Strategie & Management

Schlüssel zum M&A-Erfolg

Bei Fusionen und Übernahmen spielt die Beschleunigung von Kostensynergien eine entscheidende Rolle

08.07.2019 -

In der chemischen Industrie wurden in den letzten fünf Jahren M&A-Transaktionen im Wert von über 530 Mrd. USD angekündigt oder abgeschlossen, einschließlich der Mega-­Fusion von Dow Chemical mit DuPont und der Übernahme von Monsanto durch Bayer. Dieser beispiellose Umfang an M&A-Aktivitäten und deren versprochene Synergien verstärken den Fokus der involvierten bzw. resultierenden Firmen auf die Integrationsprozesse und auf die Wirksamkeit und den Erfolg der Integration.

Damit die M&A-Integration erfolgreich verläuft, müssen Hunderte von Aktivitäten innerhalb eines relativ kurzen Zeitraums – idealerweise innerhalb der zwei ersten Jahre nach dem Abschluss des Geschäfts – getätigt werden. Diese Aktivitäten lassen sich in drei unterschiedliche Kategorien einteilen:

  • Change Management und Kommunikation: Die M&A-Transaktion betrifft zweifellos die Mitarbeiter beider Unternehmen, und es ist von großer Bedeutung, die menschlichen Aspekte der Veränderung gut zu lenken. Die Kommunikation und das Engagement der Mitarbeiter bei der Integration sind äußerst wichtig. Neben den Mitarbeitern gibt es weitere Interessengruppen – Kunden, Lieferanten, lokale Gemeinschaften, Investoren und Aktionäre, deren Bedürfnisse ebenfalls berücksichtigt werden sollten.
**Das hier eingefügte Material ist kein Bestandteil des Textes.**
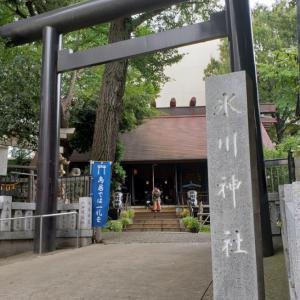 白金Cちゃんと高円寺~西荻窪食べある記②【高円寺氷川神社】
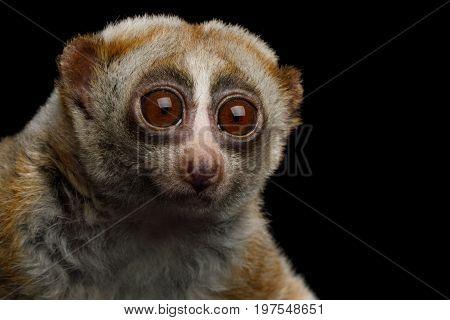 Close-up Portrait of Lemur Slow Loris Stare Isolated Black background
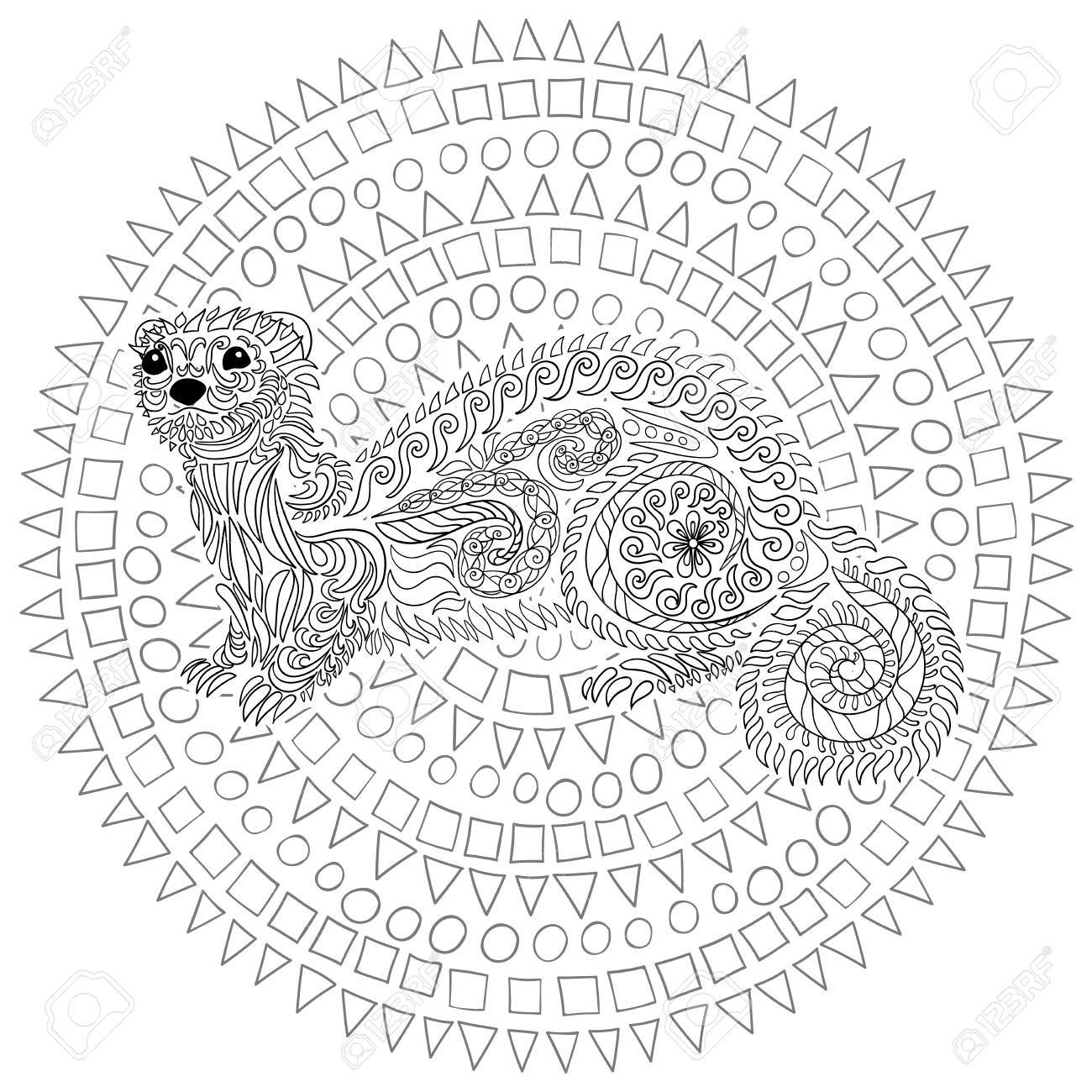 coloriage anti stress furet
“Die M&A-Integration muss die Unterschiede
zwischen den Arbeitsprozessen der
einzelnen Unternehmen ausgleichen.“

  • Integration der Arbeitsprozesse: Arbeitsprozesse sind definiert als die Art und Weise, wie eine Tätigkeit durchgeführt wird, und zwischen den einzelnen Unternehmen gibt es oft erhebliche Unterschiede. Hier einige Beispiele: Wie wird die Kapitalplanung durchgeführt; wie werden die jährlichen Betriebsbudgets festgelegt; welche technischen Standards werden verwendet und welche Umwelt-, Gesundheits- und Sicherheitsstandards (Environment, Health & Safety, EH&S) müssen eingehalten werden? Auch die in einem Unternehmen vorhandene IT-Infrastruktur wird viele der Arbeitsprozesse definieren. Die M&A-Integration muss die Unterschiede zwischen den Arbeitsprozessen der einzelnen Unternehmen ausgleichen und darauf abzielen, nach dem Abschluss im gesamten neuen Unternehmen einen standardisierten Bestand von Arbeitsprozessen zu haben.
  • Identifikation und Erfassung von Synergien: Investoren und Aktionäre sind in erster Linie an der finanziellen Wertschöpfung interessiert, die durch die Zusammenführung zweier Unternehmen entsteht. Umsatz- oder Wachstumssynergien werden erst nach Abschluss der Integrationsbemühungen vollständig realisiert und erstrecken sich in der Regel über den zweijährigen Integrationszeitraum hinaus. Andererseits sollten Kostensynergien nahezu unmittelbar nach Abschluss der M&A-Transaktion realisiert werden; sie bilden die Schlüsselkennzahl, die Investoren und Aktionäre während des zweijährigen Zeitraums nach dem Abschluss beobachten.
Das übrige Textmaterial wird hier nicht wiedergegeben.